SHORT EXERCISE 1: Rewrite the entries below from their first line through the line with "(76, 141), (151, 303)", swapping "persons" for "people" and keeping everything else the same.

PAGE TEXT:
= Deputy governor =

A deputy governor is a gubernatorial official who has the authority after the governor, rather like a lieutenant governor.

==British colonial cases==
In the British Empire, there were such colonial offices in:
- The two divisions of New Jersey (East Jersey and West Jersey) from 1664 to 1702 as many of the colonies' proprietors and governors remained in England and delegated administrative authority to deputies who resided in the colony.
- Delaware, while it was part of the province of Pennsylvania (lower counties; till 22 November 1704), the sole incumbent (only 1691–1693) being William Markham (1635?–1704)
- Montserrat since the start in 1632, first under the Governor of Antigua, then 1667–1816 while the island was part of the Leeward Islands colony (governed till 1696 from Nevis, then from Saint John's on Antigua)
- Province of Pennsylvania and Delaware counties, where the position was a deputy to the proprietors, namely William Penn and his heirs, who were often absent.
- Saint Kitts and Nevis (January 1671 – 1816) while the Antillian islands (who had their own governor before and after) were part of the above Leeward Islands Colony.

SHORT EXERCISE 2: Repeat the deputy governor text above word for word.

DATASET:
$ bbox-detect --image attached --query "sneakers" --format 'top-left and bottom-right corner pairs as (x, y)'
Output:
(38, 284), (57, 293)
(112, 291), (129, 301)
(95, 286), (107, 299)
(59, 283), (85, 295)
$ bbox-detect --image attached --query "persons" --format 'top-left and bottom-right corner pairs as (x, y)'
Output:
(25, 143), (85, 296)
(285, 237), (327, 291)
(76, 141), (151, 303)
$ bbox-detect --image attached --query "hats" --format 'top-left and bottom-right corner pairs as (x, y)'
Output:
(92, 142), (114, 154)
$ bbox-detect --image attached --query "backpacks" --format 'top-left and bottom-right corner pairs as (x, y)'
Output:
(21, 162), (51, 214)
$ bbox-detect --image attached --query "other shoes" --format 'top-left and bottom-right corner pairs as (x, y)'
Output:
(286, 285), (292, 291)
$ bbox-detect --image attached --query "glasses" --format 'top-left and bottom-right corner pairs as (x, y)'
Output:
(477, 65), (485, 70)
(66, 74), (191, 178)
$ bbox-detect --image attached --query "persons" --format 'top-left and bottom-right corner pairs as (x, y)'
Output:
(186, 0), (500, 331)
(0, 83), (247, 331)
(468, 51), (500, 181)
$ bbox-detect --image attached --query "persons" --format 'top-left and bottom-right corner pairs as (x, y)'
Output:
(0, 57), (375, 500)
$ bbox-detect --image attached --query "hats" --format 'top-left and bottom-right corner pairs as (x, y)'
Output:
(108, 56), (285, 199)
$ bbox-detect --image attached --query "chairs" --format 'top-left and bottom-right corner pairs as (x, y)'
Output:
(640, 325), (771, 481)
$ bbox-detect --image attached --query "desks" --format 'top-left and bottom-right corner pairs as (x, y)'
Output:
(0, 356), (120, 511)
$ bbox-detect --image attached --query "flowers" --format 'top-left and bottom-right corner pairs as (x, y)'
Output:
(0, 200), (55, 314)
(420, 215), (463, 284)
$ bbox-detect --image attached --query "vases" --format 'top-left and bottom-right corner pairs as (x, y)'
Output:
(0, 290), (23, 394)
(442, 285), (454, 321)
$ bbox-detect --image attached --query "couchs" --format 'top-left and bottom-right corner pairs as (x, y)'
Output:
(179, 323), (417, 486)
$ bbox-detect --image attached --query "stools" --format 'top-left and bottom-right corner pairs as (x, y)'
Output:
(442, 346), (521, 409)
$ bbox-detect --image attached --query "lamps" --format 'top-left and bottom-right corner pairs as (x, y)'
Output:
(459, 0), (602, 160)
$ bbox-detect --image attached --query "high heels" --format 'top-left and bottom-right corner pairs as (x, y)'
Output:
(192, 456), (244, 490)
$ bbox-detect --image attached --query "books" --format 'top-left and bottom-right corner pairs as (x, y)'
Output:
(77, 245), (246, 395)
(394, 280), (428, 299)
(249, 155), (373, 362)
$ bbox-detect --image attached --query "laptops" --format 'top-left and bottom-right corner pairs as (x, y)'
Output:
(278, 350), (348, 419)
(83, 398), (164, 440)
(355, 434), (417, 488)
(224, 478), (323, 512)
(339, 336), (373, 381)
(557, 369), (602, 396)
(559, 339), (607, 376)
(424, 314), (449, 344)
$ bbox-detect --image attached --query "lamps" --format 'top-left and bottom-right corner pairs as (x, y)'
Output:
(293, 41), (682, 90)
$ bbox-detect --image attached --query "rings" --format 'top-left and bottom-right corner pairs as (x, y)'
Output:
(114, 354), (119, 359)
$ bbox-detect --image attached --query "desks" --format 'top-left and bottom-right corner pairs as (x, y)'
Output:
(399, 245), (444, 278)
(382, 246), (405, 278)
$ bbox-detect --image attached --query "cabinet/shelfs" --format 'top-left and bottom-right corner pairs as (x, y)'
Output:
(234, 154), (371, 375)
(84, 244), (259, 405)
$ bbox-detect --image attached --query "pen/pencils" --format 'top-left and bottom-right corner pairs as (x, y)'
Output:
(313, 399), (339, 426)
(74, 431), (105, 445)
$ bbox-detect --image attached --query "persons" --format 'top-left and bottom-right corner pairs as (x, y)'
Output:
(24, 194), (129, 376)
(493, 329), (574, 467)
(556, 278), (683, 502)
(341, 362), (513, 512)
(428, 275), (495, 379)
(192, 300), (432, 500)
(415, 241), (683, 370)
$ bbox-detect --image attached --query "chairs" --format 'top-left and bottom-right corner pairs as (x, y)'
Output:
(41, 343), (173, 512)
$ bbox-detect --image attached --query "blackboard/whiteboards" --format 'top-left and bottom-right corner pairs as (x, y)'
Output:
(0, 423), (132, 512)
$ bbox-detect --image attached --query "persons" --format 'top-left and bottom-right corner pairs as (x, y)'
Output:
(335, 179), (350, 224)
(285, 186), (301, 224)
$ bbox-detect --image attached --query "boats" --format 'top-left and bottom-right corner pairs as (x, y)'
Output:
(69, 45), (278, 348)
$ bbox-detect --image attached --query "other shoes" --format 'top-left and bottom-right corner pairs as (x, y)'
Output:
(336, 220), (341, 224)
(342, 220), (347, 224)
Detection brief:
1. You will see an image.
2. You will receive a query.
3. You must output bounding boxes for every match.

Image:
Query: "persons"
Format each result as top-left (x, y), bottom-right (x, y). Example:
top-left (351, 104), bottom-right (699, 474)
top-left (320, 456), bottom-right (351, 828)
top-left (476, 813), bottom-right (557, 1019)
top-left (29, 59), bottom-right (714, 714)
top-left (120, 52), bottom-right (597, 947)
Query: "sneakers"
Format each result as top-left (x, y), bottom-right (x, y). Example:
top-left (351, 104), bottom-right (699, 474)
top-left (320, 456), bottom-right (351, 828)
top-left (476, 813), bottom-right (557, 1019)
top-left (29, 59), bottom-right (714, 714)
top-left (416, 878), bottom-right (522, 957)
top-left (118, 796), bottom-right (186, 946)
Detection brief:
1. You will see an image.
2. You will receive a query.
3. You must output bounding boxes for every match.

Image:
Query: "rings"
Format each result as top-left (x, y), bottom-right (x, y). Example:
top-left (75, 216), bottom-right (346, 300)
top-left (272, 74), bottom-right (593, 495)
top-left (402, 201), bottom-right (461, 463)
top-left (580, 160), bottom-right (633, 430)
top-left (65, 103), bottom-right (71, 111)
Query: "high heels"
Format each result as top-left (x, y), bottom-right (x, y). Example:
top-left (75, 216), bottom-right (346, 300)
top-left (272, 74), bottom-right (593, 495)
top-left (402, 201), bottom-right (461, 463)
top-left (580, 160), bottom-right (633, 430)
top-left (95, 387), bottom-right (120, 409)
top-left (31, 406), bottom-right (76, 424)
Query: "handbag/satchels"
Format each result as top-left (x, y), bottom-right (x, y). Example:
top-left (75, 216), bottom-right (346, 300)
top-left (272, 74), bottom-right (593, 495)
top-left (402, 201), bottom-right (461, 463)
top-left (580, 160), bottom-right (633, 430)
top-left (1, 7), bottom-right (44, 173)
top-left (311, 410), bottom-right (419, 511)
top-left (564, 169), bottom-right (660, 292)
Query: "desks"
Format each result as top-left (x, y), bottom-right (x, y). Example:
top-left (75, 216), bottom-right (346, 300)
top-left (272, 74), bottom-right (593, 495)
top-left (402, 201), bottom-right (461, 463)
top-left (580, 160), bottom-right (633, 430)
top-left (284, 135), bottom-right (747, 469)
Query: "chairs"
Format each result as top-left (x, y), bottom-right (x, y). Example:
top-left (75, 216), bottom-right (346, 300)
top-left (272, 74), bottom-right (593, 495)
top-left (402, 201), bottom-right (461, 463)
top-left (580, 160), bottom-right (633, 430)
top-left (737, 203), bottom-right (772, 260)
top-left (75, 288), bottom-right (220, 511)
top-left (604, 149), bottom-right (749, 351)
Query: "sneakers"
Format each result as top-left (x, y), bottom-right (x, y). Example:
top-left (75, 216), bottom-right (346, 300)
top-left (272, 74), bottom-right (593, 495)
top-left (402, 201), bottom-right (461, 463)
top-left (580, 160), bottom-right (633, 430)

CORRECT OUTPUT 1:
$ bbox-detect --image attached --query "sneakers" --format 'top-left and bottom-right corner pairs as (x, y)'
Output:
(38, 284), (57, 293)
(112, 291), (129, 301)
(95, 286), (107, 299)
(59, 283), (85, 295)
$ bbox-detect --image attached --query "people" --format 'top-left and bottom-right corner pairs as (x, y)'
Output:
(25, 143), (85, 296)
(285, 237), (327, 291)
(76, 141), (151, 303)

CORRECT OUTPUT 2:
= Deputy governor =

A deputy governor is a gubernatorial official who has the authority after the governor, rather like a lieutenant governor.

==British colonial cases==
In the British Empire, there were such colonial offices in:
- The two divisions of New Jersey (East Jersey and West Jersey) from 1664 to 1702 as many of the colonies' proprietors and governors remained in England and delegated administrative authority to deputies who resided in the colony.
- Delaware, while it was part of the province of Pennsylvania (lower counties; till 22 November 1704), the sole incumbent (only 1691–1693) being William Markham (1635?–1704)
- Montserrat since the start in 1632, first under the Governor of Antigua, then 1667–1816 while the island was part of the Leeward Islands colony (governed till 1696 from Nevis, then from Saint John's on Antigua)
- Province of Pennsylvania and Delaware counties, where the position was a deputy to the proprietors, namely William Penn and his heirs, who were often absent.
- Saint Kitts and Nevis (January 1671 – 1816) while the Antillian islands (who had their own governor before and after) were part of the above Leeward Islands Colony.